Here are real-world examples of how companies can leverage the power of digital twins in their supply chain operations.
In our recent blog, FAQ: What are Digital Twins and How Can I Use Them in My Supply Chain?, we addressed some of the fundamental questions that companies are asking about digital twins right now. Of course, nothing stacks up to real-world examples when someone is trying to decipher a new technological advancement, determine where it fits into their current operations and how it will help them work better, smarter and faster.
Continuing the conversation that we started in the FAQ, we looked at VentureBeat’s 18 ways supply chain digital twins streamline logistics, which offers up a laundry list of different ways that these tools are being used in the supply chain right now. It says supply chain twins are “growing in importance” as companies work to keep pace with disruptions caused by the pandemic, the ongoing shipping bottlenecks and other challenges.
“The major disruptions over the past couple of years have made supply chain predictability and resiliency top priorities for businesses,” Brian Bronson, president of Americas and APAC at Capgemini Engineering, told VentureBeat. “A company’s supply chain has many steps and moving parts along the entire work stream and with each one comes another variable where more potential challenges could arise.”
5 Ways to Put Digital Twins to Work
By anticipating these scenarios and developing alternate strategies to meet customer expectations at minimal cost, digital twins can help companies recreate shipping, trucking and other means of transport; inventory within warehouses and distribution centers; and last-mile deliveries to their destinations.
Here are five other ways companies are using digital twins to improve supply chain management and address some of their biggest challenges right now:
- Better strategic and operational planning. For many companies, strategic planning meant sitting down to develop a plan based on spreadsheets. According to VentureBeat, digital twins bring all the data together, allowing teams to revise these short to medium-term plans multiple times per year. “A supply chain digital twin can be used for strategic planning as it can assimilate historical enterprise, environmental, geospatial, structured and unstructured data,” NTT supply chain transformation lead Yogesh Amraotkar told the publication. Digital twins also support good operational planning, which in turn helps companies align procurement and shipping activities a few weeks to a few months out. “This considers factors like the ocean liners carrying goods for the next season and parts and raw materials for cars, trucks or industrial equipment scheduled to be manufactured over the next quarter,” VentureBeat states, noting that digital twins can also help companies keep abreast of new bottlenecks at ports and other routes to plan cost-effective alternatives.

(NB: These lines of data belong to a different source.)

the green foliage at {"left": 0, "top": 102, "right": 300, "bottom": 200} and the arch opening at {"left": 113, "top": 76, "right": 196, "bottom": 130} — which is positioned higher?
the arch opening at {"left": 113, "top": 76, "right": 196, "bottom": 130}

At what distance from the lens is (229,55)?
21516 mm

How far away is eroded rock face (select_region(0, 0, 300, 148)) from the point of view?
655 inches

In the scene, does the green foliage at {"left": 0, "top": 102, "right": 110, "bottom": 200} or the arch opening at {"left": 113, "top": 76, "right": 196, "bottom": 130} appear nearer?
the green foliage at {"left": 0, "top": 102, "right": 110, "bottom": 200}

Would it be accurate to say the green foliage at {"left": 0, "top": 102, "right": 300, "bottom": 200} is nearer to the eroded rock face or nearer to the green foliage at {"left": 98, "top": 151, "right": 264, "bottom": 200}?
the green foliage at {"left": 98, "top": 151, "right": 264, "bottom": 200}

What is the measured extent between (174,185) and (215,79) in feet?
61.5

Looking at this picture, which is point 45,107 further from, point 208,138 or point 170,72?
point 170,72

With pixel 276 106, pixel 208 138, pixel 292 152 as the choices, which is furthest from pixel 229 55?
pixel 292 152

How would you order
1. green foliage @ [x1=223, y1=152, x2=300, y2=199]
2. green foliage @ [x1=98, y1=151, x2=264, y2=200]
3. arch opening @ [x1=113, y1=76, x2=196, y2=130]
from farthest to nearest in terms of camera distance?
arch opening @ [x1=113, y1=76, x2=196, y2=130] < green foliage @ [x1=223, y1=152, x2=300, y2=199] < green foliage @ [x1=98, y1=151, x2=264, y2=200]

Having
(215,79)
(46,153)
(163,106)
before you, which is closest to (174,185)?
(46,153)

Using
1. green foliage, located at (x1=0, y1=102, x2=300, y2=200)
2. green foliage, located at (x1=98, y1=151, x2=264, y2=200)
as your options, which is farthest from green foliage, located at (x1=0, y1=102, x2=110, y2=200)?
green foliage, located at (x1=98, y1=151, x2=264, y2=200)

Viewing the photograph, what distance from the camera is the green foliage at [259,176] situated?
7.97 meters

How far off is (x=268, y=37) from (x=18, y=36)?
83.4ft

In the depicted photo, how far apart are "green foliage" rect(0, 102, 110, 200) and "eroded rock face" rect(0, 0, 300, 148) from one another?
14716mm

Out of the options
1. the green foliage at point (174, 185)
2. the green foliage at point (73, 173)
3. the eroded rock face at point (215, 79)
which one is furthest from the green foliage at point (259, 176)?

- Optimized warehouse and storage space. The ongoing pandemic and supply chain shortages have also created a lack of commercial warehouses and industrial space. According to CBRE’s most recent industrial market report, the US industrial market achieved record-high asking rents amid extremely tight space conditions in 2021. “Demand well outpaced supply, leading to a record low vacancy rate of 3.2% at year’s end,” CBRE adds, noting that occupiers from a diverse array of industries leased a record total of more than 1 billion sq. ft. in 2021. The average asking rent increased by 1.9% quarter-over-quarter and 11.0% year-over-year to a record-high $9.10 per square foot. Using digital twins, companies can simulate different yard and dock configurations to find the most efficient, effective way of moving materials in and out of a facility. “For example, effectively simulating different trailer positioning in the yard and prioritizing the loading and unloading sequences based on where the material will go in the warehouse,” said VentureBeat, “increases efficiency and decreases the idle time for truckers.”

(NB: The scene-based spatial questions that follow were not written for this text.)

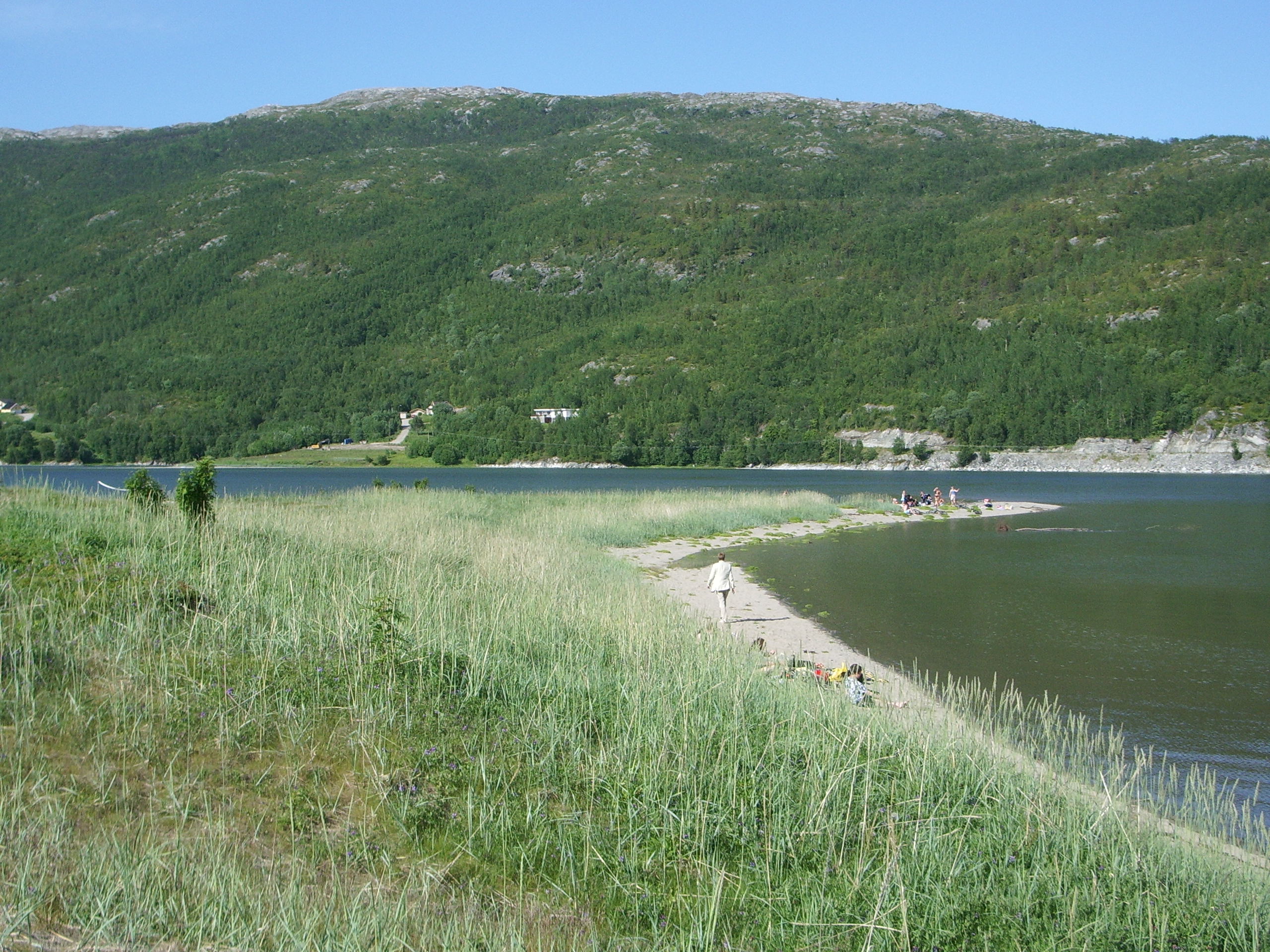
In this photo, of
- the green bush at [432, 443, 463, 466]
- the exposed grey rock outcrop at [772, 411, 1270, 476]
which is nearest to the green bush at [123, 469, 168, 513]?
the exposed grey rock outcrop at [772, 411, 1270, 476]

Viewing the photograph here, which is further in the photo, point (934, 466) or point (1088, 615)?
point (934, 466)

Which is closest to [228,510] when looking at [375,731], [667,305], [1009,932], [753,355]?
[375,731]

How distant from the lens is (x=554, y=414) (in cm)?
13875

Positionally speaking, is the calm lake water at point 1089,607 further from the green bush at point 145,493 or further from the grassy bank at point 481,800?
the grassy bank at point 481,800

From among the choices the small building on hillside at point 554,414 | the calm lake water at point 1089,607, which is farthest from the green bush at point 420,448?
the calm lake water at point 1089,607

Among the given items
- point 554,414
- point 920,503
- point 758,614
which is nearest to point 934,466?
point 554,414

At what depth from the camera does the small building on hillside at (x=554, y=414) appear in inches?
5384

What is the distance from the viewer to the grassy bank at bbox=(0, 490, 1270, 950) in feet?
15.2

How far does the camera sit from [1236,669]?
46.2ft

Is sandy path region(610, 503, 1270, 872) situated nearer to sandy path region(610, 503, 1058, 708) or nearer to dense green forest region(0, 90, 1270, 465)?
sandy path region(610, 503, 1058, 708)

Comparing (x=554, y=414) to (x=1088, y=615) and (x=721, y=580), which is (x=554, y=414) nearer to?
(x=1088, y=615)

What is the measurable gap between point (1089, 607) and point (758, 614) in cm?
793

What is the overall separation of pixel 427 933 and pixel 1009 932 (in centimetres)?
314

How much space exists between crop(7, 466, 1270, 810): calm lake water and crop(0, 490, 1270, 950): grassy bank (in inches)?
169
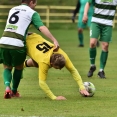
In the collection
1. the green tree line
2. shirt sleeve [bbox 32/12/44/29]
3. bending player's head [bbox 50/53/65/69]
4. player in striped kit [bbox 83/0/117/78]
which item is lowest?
the green tree line

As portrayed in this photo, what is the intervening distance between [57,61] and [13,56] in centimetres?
87

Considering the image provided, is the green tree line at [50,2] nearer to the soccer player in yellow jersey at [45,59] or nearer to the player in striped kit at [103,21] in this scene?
the player in striped kit at [103,21]

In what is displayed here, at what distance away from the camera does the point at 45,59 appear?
9.04 m

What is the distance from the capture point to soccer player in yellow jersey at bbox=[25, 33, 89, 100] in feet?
29.2

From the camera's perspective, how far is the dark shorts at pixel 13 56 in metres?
9.31

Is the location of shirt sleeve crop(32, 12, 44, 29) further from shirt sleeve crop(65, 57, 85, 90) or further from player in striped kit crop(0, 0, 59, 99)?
shirt sleeve crop(65, 57, 85, 90)

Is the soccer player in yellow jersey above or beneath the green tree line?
above

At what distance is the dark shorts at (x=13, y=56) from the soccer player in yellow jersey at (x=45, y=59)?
130 mm

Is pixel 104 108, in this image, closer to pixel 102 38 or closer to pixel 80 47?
pixel 102 38

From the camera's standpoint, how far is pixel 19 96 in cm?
970

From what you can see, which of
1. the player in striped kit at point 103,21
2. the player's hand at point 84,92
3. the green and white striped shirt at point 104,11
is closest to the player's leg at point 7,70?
the player's hand at point 84,92

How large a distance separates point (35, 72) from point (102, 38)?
1950 millimetres

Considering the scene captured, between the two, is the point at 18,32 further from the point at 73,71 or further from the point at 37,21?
the point at 73,71

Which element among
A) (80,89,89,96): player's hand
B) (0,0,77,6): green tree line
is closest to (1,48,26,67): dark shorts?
(80,89,89,96): player's hand
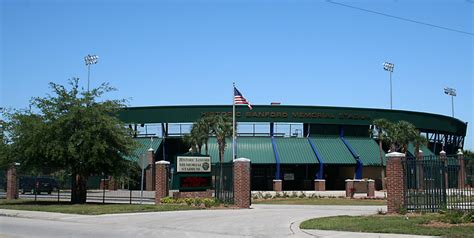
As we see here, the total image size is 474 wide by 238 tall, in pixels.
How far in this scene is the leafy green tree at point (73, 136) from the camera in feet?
94.8

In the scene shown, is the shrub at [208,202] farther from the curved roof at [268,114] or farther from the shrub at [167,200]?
the curved roof at [268,114]

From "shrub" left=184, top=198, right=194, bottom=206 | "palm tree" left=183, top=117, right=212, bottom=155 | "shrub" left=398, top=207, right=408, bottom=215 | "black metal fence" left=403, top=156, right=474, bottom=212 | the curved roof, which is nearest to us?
"shrub" left=398, top=207, right=408, bottom=215

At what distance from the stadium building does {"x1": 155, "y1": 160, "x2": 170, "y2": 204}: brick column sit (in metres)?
27.5

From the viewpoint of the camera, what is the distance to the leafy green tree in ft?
94.8

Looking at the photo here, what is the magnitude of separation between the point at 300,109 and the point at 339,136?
5836mm

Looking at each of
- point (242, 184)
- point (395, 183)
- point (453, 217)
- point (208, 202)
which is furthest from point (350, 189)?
point (453, 217)

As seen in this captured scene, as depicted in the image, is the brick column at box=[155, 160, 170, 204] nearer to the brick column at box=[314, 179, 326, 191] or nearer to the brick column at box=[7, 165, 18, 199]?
the brick column at box=[7, 165, 18, 199]

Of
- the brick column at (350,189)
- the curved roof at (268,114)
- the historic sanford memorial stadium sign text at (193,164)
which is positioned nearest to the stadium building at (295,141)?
the curved roof at (268,114)

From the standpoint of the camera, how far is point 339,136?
65625 mm

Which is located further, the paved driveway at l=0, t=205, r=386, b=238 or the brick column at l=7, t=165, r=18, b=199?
the brick column at l=7, t=165, r=18, b=199

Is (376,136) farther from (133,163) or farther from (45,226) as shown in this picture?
(45,226)

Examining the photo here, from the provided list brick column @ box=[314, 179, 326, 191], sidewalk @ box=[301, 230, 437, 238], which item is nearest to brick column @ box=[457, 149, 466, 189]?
sidewalk @ box=[301, 230, 437, 238]

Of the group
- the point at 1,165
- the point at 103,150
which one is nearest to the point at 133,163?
the point at 103,150

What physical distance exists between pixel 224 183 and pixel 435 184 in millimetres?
11866
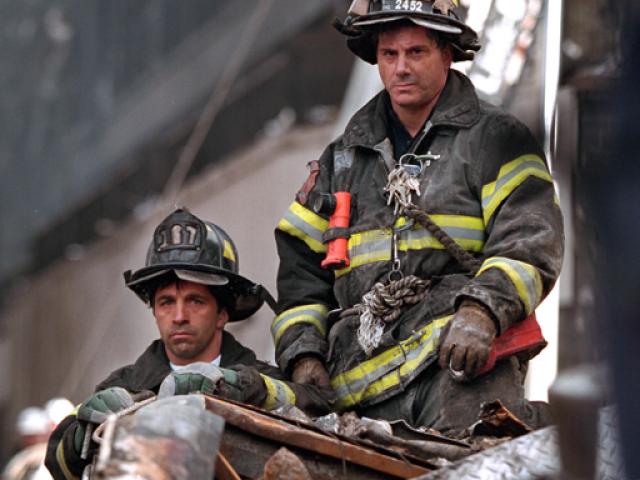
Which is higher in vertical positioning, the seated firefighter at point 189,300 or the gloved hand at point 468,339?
the seated firefighter at point 189,300

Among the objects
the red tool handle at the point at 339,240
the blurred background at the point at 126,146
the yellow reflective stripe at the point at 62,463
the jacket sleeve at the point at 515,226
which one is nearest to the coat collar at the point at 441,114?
the jacket sleeve at the point at 515,226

- Reduced environmental impacts. Supply chain twins could also reduce environmental impact through better decisions. For example, a digital twin could help determine when stock levels in warehouses seem sufficient for the next few weeks and recommend using ocean transportation for freight scheduled to be delivered by air. “It would have to plot new pickup routes from the factories to ports instead of airports, track space availability on relevant ships and possibly even combine goods from additional manufacturers into one container,” VentureBeat pointed out, “to further reduce costs and environmental impact.”

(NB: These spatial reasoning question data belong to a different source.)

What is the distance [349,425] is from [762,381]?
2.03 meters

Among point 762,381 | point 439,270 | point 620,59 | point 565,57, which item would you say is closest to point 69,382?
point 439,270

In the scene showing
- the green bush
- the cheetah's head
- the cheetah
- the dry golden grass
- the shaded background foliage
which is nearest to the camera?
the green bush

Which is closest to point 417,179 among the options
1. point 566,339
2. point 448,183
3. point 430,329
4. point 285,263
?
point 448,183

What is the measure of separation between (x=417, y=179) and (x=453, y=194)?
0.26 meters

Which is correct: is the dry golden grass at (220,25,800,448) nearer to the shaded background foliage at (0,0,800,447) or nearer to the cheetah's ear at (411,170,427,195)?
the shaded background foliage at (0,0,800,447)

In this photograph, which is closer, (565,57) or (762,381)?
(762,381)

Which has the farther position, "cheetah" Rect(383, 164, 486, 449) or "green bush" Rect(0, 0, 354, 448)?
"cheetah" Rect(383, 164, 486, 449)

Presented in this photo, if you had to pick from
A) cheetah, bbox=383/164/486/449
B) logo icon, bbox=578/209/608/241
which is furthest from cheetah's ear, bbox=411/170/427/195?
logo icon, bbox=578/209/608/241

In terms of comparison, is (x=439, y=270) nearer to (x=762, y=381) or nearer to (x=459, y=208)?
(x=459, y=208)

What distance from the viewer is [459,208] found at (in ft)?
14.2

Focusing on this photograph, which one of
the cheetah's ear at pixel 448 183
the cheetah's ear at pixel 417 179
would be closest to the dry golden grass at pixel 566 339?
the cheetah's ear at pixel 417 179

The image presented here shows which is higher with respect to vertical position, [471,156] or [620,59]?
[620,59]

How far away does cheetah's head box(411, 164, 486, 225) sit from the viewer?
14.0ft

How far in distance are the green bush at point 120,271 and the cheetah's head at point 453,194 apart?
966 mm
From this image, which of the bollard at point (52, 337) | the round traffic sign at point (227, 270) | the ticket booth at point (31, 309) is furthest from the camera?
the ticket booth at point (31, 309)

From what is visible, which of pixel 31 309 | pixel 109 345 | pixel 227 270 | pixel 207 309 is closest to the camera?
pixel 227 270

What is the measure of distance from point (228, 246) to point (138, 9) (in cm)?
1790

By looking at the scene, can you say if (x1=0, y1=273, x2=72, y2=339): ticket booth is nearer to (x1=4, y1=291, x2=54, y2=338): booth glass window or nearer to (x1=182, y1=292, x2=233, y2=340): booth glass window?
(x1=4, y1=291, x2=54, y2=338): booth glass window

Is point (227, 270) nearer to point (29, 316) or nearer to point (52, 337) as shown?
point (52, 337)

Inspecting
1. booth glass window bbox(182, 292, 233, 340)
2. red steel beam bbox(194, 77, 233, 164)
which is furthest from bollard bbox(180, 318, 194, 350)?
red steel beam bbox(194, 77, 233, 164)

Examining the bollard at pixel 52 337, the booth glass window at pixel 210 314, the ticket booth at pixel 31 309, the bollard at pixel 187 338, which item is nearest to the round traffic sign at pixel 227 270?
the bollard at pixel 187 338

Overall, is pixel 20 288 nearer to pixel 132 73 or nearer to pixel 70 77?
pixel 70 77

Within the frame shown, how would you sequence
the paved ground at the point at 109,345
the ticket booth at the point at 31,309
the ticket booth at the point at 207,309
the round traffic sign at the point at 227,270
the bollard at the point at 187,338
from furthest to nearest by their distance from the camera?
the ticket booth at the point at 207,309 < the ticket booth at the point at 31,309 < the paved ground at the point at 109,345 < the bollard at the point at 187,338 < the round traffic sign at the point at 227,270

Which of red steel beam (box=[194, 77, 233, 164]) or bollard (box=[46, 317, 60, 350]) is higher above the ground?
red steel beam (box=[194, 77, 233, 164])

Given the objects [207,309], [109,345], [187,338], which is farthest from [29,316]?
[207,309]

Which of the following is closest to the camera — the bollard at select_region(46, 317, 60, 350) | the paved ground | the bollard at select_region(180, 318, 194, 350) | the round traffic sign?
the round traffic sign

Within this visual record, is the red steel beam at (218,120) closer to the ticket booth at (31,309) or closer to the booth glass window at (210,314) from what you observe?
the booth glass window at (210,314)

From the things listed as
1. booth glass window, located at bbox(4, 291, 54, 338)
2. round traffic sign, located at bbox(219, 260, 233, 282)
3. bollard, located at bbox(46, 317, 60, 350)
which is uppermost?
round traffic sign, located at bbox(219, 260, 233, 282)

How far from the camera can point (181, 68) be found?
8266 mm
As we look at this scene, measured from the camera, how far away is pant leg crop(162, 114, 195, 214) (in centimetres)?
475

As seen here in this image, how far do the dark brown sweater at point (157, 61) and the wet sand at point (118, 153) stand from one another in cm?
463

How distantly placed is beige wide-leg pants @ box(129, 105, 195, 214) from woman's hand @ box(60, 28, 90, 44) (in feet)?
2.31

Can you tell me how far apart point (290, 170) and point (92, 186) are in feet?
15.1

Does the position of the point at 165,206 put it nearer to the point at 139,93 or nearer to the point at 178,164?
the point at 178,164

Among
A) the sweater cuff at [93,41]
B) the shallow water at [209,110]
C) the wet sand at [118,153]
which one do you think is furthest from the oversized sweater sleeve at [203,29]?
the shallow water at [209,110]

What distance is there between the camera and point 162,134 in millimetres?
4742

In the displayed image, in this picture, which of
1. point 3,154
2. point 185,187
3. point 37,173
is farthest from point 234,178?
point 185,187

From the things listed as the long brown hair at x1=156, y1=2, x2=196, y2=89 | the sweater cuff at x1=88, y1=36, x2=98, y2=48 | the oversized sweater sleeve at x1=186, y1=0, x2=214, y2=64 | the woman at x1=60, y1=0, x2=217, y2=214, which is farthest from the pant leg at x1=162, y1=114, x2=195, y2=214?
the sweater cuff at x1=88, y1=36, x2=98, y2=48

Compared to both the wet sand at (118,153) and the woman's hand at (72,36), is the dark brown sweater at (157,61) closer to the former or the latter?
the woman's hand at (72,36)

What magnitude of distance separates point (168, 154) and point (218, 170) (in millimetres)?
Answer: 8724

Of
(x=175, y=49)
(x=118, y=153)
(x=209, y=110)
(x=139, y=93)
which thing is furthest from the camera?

- Get products to market faster. In today’s competitive business environment, getting products to market has become more complex, difficult and important than ever. Digital twins may be able to help. In Digital Twins: The Supply Chain’s New Weapon, Supply & Demand Chain Executive discusses how the time required to design and manufacture a product before it’s market-ready can take up to a year (or more) to complete. “With a digital twin,” it explained, “the entire product lifecycle can be simulated in a virtual environment, allowing companies to test and measure improvements efficiently and quickly, reducing the overall time needed to develop the product by 20 percent.”
- Easier and more effective predictive maintenance. The days when it was okay to let a piece of equipment, machine or vehicle run until it dropped are long gone. Today, companies can use digital twins to anticipate equipment-related problems and recommend solutions before an issue turns into a monumental problem. This not only prevents excessive downtime, but it can also extend the life of the equipment itself. “The technology can continuously monitor its physical counterparts, gather real-time data through sensors, and analyze this data in real time,” S&DCE pointed out, “[thus] allowing human operators to use just-in-time methods for component replacement.”